-- Begin Document passage --

Where any Director or any Person Connected with him/her has an interest (direct
or indirect) in any Recurrent Related Party Transaction, such Director shall abstain
from deliberation and voting on any decision to be taken by the Board in respect of
such Recurrent Related Party Transaction, if any. Where any member of the Audit
Committee is interested in any Recurrent Related Party Transaction, that member
shall abstain from deliberation and voting on any decision to be taken by the Audit
Committee with respect to such transaction.
Pursuant to Chapter 10, Paragraph 10.09 of the Listing Requirements, in a meeting
to obtain the Proposed Shareholders’ Mandate, the interested Director, interested
Major Shareholder or interested Person Connected with a Director or Major
Shareholder; and where it involves the interest of an interested Person Connected
with a Director or Major Shareholder, such Director or Major Shareholder must not
vote on the resolution approving the transactions.

-- End Document passage --
-- Begin Data segment --

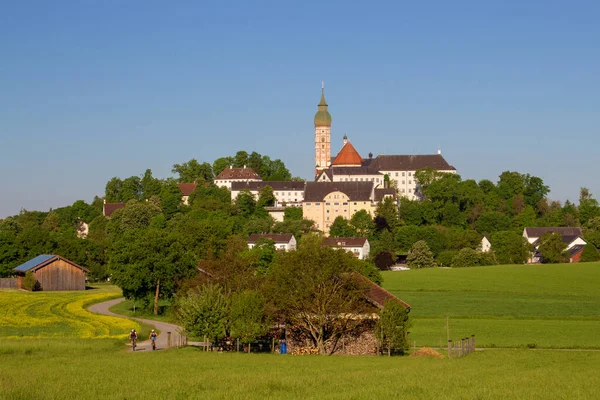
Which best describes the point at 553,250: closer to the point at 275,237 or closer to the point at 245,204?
the point at 275,237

-- End Data segment --

#### What is expected:
Could you reproduce, word for word, the whole passage above about interested directors abstaining from votes on related party transactions?

#### Answer:
Where any Director or any Person Connected with him/her has an interest (direct
or indirect) in any Recurrent Related Party Transaction, such Director shall abstain
from deliberation and voting on any decision to be taken by the Board in respect of
such Recurrent Related Party Transaction, if any. Where any member of the Audit
Committee is interested in any Recurrent Related Party Transaction, that member
shall abstain from deliberation and voting on any decision to be taken by the Audit
Committee with respect to such transaction.
Pursuant to Chapter 10, Paragraph 10.09 of the Listing Requirements, in a meeting
to obtain the Proposed Shareholders’ Mandate, the interested Director, interested
Major Shareholder or interested Person Connected with a Director or Major
Shareholder; and where it involves the interest of an interested Person Connected
with a Director or Major Shareholder, such Director or Major Shareholder must not
vote on the resolution approving the transactions.